» **PROBLEM STATEMENT**:
Select every line of the entries below that contains the word "does", matching its case exactly.

» **EXERCISE INPUTS**:

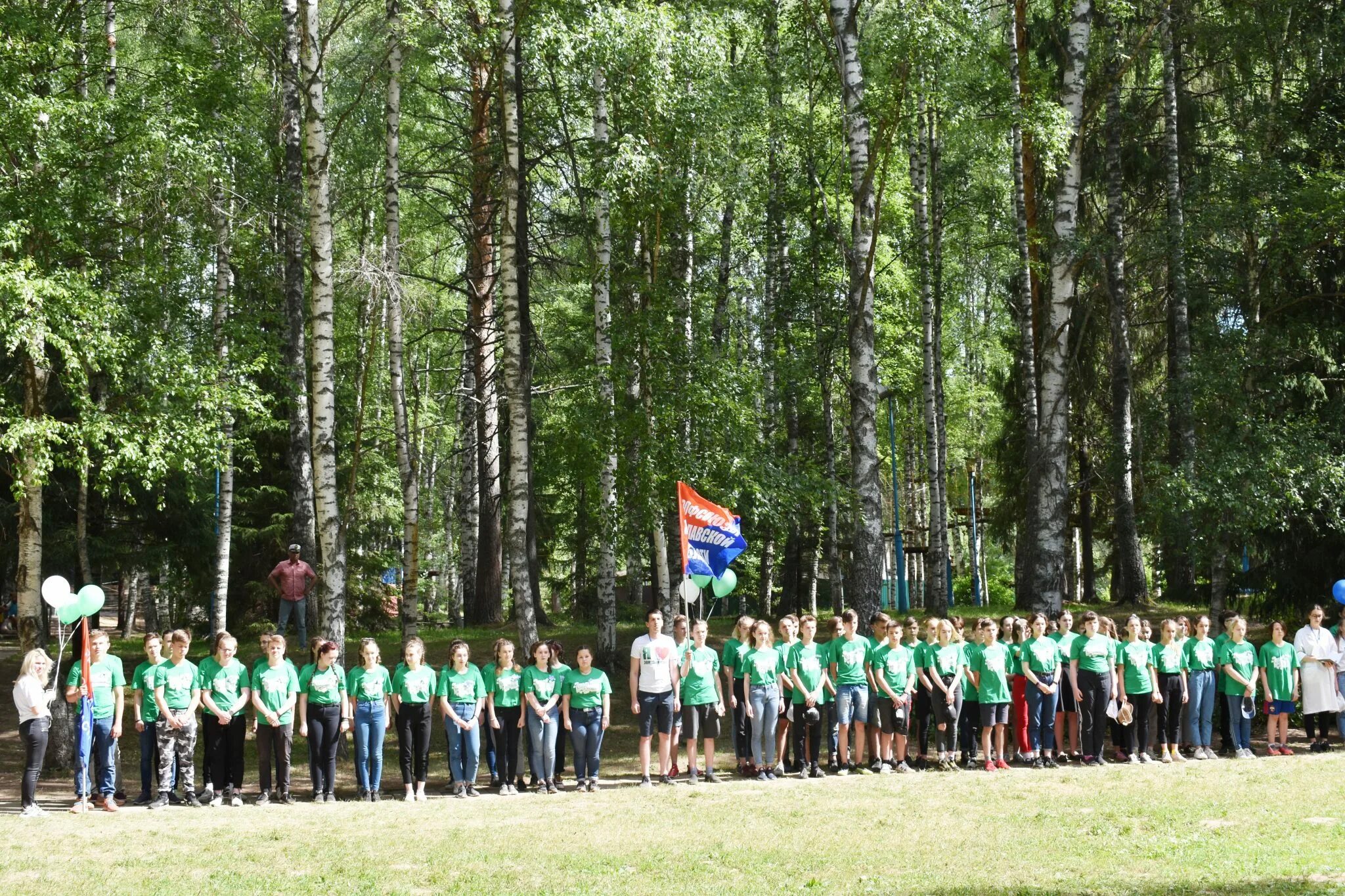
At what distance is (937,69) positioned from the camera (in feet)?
48.1

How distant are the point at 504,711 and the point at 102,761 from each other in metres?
3.45

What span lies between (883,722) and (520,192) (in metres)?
7.59

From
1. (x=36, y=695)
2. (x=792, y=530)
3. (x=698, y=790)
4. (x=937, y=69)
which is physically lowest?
(x=698, y=790)

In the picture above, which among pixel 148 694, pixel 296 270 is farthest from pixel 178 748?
pixel 296 270

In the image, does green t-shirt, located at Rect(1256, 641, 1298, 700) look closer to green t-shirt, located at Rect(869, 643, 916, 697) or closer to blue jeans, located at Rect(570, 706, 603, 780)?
green t-shirt, located at Rect(869, 643, 916, 697)

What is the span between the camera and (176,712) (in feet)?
34.9

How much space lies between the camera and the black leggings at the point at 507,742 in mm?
11352

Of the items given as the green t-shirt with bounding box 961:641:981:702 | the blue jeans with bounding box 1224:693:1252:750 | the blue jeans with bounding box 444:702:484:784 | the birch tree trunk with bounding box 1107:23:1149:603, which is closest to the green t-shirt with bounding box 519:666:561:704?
the blue jeans with bounding box 444:702:484:784

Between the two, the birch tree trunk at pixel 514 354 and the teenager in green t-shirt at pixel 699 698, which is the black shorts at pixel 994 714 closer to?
the teenager in green t-shirt at pixel 699 698

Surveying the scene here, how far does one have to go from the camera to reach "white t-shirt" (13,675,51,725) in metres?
10.0

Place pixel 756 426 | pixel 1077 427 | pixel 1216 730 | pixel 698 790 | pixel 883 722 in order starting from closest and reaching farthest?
pixel 698 790, pixel 883 722, pixel 1216 730, pixel 756 426, pixel 1077 427

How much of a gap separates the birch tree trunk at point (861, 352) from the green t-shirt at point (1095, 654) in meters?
2.54

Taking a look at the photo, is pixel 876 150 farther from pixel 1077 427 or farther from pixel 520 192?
pixel 1077 427

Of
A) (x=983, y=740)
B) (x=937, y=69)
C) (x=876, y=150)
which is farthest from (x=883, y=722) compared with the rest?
(x=937, y=69)
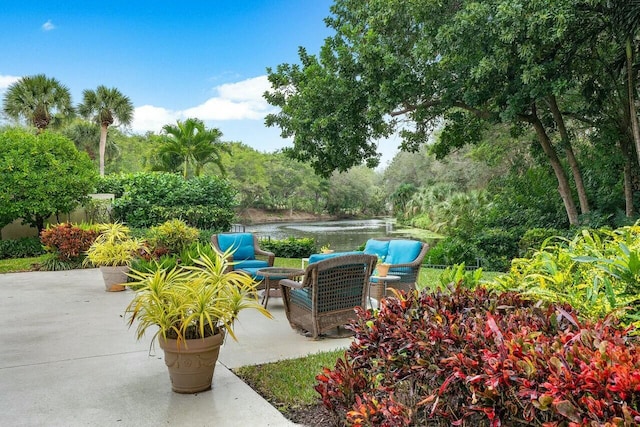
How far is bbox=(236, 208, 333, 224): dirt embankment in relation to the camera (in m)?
37.7

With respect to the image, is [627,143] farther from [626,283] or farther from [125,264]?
[125,264]

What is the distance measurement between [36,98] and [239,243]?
42.2ft

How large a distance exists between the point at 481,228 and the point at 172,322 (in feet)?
35.2

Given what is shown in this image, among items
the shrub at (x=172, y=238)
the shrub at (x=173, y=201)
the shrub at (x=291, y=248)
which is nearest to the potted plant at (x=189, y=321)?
the shrub at (x=172, y=238)

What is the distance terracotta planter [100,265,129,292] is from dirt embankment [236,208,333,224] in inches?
1156

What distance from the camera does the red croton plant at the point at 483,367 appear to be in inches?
47.6

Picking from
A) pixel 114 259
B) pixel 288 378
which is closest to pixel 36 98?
pixel 114 259

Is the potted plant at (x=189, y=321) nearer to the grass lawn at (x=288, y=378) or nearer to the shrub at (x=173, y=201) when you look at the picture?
the grass lawn at (x=288, y=378)

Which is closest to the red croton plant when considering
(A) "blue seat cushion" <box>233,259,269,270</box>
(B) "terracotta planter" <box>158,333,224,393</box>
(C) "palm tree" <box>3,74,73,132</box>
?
(B) "terracotta planter" <box>158,333,224,393</box>

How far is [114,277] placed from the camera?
6656 mm

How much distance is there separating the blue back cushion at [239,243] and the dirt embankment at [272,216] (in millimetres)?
29001

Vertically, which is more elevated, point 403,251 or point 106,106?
point 106,106

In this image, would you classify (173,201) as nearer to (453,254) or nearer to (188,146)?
(453,254)

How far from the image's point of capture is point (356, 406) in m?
1.92
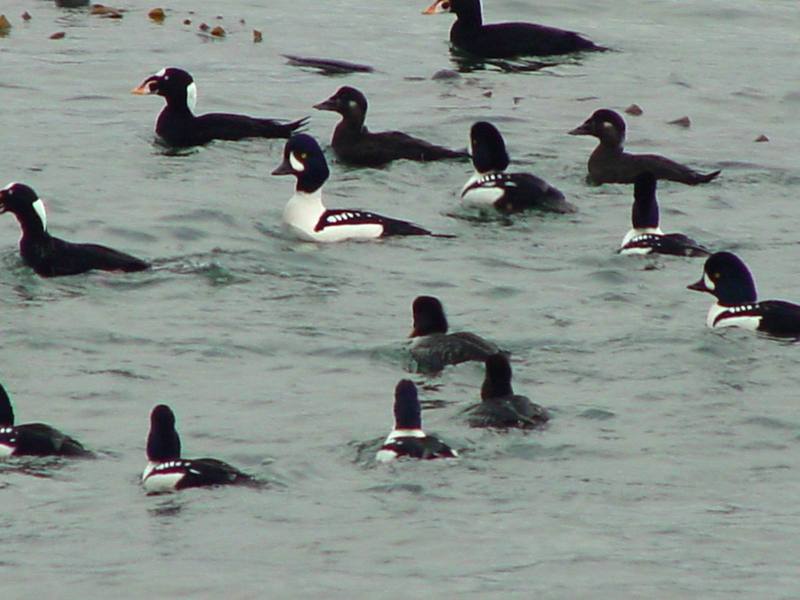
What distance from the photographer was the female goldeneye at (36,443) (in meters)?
13.6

» **ANSWER TO THE PROBLEM**:
In the image, does green t-shirt, located at Rect(1256, 641, 1298, 700) look closer to green t-shirt, located at Rect(869, 643, 916, 697) or closer to blue jeans, located at Rect(570, 706, 603, 780)?
Surveying the scene here, how far does one have to go from the camera to reach "white t-shirt" (13,675,51,725) in metres?
What distance from the camera does the red croton plant at the point at 483,367 appear to be in inches?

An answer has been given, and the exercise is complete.